### Document segment
-*-*-
Endocrine Abstracts

The complications of endocrine-metabolic disorders among women of reproductive age, such as polycystic ovarian syndrome (PCOS), are cascade of events leading to cardiovascular diseases, as well as non-alcoholic fatty liver disease (NAFLD) which is the leading cause of liver cirrhosis and hepatic carcinoma that often necessitates organ transplant. Paraoxonase-1 (PON-1) has been shown to be protective against metabolic assaults. However, its role in hepatic glucolipid regulation particularly in PCOS model has not been documented. Short-chain fatty acid (SCFAs) particularly butyrate, are essential modulators of metabolic health. The present study hypothesizes that butyrate would ameliorate hepatic dysmetabolism by upregulation of PON-1. Female Wistar rats (8-week-old) were allotted into groups; control (CONT), butyrate (BUTY), letrozole (PCOS), and PCOS+BUTY. Letrozole (1 mg/kg) was used to induce PCOS for 21 days. After confirmation of PCOS, butyrate (200 mg/kg) was administered for 6 weeks. Rats with PCOS showed multiple ovarian cysts, hyperandrogenism, reduced insulin sensitivity, hyperleptinemia, hypoadiponectinemia, dyslipidemia, and hepatic lipid peroxidation, lipotoxicity, as well as increased hepatic caspase-6, proinflammatory markers (NF-kB, SDF-1), and decreased antioxidant defense/sirtuine-1(NrF2), and HIF-1α with corresponding expression of inflammasome as evaluated immunohistochemically. These alterations were accompanied by suppressed level of PON-1. However, administration of butyrate attenuated these hepatic metabolic/cellular perturbations. The results of the present study demonstrate that butyrate mitigates hepatic glucolipid dysregulation and its attendant oxidative/inflammation in PCOS model through upregulation of PON-1 expression.
-*-*-
### Dataset excerpt
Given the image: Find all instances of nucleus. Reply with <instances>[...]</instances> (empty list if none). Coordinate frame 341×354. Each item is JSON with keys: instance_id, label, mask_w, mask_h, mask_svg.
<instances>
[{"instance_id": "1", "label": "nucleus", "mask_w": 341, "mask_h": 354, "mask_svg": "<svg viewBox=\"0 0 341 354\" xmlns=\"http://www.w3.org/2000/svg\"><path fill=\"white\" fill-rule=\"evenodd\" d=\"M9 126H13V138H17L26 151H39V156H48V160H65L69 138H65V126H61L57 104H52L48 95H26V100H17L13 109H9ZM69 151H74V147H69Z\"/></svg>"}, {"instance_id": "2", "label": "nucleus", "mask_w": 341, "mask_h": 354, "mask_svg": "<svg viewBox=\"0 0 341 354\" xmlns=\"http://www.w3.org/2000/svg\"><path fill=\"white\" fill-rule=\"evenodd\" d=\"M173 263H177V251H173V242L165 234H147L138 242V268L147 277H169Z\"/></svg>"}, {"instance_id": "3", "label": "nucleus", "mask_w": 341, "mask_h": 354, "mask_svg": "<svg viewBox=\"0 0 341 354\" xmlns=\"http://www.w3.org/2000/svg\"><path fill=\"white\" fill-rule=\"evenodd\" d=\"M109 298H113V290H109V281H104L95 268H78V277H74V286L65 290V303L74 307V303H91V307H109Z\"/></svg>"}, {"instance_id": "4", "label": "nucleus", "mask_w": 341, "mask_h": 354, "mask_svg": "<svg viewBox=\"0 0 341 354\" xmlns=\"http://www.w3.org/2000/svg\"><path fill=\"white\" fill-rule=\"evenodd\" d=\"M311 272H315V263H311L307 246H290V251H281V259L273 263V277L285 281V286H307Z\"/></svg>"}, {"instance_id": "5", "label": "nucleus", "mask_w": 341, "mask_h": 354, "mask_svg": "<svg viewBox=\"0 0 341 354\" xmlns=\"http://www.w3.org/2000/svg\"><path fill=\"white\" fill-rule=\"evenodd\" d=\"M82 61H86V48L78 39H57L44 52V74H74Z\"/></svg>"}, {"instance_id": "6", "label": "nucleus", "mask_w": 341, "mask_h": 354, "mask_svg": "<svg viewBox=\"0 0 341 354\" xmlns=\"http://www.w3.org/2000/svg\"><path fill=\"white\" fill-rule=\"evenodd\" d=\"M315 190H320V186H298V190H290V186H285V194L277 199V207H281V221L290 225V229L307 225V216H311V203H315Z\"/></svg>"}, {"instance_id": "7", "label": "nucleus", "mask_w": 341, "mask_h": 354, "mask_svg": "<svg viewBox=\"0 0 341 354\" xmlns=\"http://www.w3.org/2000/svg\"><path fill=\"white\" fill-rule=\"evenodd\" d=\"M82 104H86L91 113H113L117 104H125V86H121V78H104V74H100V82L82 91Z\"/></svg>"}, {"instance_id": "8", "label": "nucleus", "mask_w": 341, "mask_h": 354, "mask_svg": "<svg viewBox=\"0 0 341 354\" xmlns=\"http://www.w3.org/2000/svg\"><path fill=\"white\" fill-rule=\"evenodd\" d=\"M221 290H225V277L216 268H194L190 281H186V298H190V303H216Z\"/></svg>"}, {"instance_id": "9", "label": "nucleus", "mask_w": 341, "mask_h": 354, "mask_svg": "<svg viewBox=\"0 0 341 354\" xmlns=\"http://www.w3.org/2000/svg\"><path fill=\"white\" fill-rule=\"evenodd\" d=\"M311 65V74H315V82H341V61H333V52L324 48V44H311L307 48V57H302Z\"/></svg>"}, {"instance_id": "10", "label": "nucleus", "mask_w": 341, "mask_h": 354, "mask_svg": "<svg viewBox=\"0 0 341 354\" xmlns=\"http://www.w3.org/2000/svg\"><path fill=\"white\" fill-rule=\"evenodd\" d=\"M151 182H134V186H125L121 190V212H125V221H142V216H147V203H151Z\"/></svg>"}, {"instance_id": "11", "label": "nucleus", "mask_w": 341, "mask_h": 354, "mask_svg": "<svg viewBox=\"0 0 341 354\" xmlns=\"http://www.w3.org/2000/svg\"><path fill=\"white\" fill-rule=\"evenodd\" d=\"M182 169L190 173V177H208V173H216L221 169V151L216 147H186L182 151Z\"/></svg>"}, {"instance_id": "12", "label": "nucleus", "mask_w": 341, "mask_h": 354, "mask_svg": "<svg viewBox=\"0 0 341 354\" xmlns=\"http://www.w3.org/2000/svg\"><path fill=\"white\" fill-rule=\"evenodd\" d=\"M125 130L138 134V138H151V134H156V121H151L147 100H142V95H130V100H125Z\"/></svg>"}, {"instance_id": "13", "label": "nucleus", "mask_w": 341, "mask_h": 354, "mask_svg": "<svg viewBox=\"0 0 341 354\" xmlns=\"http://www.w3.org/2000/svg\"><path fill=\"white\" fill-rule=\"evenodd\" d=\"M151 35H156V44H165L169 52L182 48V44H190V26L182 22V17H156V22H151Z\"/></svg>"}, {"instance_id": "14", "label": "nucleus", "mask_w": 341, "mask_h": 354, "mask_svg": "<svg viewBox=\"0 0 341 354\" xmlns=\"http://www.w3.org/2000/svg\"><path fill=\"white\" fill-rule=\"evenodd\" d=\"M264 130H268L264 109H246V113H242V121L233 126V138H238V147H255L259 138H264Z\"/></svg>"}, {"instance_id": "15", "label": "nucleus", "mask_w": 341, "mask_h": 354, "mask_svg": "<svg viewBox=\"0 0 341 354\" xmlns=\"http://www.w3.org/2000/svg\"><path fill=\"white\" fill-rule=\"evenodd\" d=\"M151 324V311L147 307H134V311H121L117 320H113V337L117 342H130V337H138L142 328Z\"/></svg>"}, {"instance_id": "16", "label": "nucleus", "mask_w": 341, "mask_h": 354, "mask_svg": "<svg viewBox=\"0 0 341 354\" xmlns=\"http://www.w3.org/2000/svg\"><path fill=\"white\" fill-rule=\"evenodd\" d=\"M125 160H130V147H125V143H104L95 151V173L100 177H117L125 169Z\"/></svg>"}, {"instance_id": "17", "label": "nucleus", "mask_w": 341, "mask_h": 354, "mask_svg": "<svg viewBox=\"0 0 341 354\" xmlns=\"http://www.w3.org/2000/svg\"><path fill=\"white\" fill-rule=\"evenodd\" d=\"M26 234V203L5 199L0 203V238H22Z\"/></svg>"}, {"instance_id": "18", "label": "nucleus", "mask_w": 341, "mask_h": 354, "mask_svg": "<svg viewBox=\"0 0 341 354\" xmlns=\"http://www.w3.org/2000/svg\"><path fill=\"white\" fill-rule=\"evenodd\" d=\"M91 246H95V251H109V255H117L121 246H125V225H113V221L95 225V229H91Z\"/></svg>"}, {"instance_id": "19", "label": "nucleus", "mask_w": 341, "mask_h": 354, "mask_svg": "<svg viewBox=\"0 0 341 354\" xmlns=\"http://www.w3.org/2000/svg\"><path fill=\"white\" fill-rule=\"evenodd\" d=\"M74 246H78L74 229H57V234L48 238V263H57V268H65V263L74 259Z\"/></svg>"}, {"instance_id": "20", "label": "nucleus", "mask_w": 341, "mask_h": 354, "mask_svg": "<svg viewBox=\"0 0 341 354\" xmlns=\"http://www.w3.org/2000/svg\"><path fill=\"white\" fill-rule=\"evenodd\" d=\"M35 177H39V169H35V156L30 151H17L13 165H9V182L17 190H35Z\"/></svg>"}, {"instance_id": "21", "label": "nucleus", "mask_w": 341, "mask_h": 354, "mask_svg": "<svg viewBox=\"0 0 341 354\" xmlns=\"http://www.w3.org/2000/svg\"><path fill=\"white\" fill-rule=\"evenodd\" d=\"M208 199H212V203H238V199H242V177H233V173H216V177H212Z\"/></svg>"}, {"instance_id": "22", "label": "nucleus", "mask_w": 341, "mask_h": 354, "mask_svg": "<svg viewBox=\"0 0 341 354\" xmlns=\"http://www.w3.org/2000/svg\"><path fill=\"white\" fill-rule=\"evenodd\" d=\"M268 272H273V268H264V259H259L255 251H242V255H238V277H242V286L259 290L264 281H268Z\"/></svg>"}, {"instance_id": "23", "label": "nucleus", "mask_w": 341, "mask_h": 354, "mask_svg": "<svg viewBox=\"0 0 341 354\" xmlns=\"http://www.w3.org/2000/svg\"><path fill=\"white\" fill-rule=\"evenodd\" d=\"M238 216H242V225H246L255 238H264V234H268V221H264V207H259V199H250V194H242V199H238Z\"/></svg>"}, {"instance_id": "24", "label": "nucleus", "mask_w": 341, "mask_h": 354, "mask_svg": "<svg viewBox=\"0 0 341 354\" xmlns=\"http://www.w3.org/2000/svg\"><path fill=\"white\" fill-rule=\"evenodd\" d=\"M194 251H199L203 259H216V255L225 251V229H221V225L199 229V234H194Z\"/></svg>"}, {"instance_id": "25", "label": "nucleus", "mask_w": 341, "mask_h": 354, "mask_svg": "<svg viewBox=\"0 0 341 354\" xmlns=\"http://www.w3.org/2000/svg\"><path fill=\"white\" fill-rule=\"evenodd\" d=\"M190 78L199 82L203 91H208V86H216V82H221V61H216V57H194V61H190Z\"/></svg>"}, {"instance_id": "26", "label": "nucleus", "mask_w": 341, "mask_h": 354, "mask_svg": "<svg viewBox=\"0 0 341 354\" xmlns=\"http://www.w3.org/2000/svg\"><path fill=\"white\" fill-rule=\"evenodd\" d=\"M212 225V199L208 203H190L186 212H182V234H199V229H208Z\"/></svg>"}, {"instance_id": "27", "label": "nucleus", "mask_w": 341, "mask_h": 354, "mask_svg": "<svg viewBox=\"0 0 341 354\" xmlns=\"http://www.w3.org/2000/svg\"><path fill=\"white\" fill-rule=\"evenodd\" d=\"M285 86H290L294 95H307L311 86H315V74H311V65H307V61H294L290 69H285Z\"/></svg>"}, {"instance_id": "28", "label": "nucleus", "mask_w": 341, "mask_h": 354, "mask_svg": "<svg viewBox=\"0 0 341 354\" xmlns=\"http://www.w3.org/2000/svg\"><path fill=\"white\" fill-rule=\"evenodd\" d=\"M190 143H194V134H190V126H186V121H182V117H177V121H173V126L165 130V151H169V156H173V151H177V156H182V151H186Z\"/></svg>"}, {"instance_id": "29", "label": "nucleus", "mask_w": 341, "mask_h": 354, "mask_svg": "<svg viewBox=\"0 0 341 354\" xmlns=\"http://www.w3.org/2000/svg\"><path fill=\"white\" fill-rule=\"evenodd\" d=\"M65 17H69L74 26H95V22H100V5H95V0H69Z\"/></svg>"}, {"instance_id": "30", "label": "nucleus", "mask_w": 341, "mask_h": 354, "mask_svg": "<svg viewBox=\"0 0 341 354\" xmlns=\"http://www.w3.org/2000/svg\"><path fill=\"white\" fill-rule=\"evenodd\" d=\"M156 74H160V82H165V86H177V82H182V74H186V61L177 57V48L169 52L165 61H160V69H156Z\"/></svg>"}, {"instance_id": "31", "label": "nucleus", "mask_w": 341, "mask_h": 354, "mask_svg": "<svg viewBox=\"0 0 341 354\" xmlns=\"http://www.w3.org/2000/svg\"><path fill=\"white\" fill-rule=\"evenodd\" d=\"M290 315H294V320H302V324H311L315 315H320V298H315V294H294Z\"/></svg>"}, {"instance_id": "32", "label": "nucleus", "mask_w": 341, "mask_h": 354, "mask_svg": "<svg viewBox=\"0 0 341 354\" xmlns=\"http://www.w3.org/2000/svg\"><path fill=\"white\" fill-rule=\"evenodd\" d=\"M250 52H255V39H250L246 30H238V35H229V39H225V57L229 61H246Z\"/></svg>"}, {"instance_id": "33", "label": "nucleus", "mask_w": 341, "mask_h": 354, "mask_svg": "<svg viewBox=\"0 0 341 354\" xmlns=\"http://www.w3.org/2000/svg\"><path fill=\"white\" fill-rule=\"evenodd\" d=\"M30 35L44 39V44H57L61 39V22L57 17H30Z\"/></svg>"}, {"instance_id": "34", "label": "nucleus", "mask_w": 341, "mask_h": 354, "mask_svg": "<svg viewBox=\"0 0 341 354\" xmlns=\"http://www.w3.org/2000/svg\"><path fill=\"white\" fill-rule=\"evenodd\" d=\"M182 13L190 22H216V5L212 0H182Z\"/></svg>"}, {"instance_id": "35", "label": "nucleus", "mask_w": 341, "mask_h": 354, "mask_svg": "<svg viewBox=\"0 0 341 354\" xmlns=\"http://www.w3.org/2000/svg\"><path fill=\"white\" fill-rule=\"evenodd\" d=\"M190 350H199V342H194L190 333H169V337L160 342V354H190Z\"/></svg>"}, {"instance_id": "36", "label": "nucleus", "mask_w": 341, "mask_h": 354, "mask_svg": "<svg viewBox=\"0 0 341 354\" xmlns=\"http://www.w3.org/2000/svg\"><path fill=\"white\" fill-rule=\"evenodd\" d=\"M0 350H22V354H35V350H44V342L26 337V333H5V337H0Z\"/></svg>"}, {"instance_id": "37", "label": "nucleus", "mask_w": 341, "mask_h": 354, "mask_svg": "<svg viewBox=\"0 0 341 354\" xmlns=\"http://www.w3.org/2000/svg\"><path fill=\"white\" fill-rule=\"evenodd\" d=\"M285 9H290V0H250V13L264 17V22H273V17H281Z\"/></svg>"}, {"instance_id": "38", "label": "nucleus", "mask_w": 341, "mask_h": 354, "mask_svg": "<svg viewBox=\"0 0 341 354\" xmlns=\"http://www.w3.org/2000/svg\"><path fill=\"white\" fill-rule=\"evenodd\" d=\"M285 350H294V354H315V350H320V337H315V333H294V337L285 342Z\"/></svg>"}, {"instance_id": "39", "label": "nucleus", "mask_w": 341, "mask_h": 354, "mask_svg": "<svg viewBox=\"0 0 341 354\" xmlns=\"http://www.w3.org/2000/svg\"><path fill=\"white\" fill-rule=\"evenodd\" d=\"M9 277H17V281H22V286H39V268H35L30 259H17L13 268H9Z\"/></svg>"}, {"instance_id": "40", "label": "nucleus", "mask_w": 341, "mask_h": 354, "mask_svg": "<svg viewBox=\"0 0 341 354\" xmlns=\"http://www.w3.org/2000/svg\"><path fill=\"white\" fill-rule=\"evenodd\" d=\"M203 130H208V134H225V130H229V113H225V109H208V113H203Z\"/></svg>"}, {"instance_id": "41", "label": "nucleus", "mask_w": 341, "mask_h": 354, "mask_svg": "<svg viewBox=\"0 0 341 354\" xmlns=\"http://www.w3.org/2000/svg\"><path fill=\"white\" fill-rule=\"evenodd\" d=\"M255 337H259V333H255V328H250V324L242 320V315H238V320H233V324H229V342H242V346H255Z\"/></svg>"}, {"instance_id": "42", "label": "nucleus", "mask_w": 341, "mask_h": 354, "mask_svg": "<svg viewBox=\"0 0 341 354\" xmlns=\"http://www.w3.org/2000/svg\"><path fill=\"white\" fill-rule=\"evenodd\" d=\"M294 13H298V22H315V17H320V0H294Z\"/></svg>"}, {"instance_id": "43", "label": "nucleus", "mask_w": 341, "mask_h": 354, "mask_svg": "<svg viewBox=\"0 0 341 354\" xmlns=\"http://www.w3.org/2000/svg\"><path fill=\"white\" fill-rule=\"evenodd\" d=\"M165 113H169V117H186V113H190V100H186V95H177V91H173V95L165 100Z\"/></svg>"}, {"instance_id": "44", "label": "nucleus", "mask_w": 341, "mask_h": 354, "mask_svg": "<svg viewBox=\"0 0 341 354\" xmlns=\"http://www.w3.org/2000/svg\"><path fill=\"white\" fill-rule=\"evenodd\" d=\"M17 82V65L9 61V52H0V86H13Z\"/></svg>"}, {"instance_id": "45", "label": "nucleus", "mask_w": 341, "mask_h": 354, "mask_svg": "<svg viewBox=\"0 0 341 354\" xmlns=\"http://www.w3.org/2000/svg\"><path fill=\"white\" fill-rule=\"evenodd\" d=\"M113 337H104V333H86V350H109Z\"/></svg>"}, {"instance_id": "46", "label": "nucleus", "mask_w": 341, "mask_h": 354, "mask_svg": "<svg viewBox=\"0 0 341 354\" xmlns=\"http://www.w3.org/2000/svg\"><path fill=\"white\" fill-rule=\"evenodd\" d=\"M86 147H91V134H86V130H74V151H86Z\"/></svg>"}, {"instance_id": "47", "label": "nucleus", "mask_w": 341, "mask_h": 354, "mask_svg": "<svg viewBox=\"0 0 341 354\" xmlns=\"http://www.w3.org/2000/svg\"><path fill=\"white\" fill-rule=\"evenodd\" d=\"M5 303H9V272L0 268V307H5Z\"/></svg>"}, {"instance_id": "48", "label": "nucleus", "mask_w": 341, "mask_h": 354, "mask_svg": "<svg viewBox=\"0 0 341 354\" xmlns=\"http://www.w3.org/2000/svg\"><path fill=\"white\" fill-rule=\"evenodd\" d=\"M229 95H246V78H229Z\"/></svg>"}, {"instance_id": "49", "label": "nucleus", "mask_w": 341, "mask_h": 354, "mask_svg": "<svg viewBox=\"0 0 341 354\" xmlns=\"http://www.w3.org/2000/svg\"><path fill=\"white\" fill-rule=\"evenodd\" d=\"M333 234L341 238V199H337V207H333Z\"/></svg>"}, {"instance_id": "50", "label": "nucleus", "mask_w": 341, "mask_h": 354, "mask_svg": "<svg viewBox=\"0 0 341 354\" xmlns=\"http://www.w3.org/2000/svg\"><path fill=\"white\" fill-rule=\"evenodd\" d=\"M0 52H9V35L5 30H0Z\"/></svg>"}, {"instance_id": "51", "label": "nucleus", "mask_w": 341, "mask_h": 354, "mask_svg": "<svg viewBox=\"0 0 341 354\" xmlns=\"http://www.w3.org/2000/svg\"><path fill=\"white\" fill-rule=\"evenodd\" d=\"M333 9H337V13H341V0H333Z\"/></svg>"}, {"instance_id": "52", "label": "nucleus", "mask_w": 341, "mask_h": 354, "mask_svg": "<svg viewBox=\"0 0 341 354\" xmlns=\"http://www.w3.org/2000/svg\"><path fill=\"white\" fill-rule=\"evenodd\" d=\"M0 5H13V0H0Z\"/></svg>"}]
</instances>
-*-*-
### What the task requires
According to the abstract, what dose of letrozole was used to induce PCOS in the rats, and for how many days?

### Problem solution
1 mg/kg for 21 days.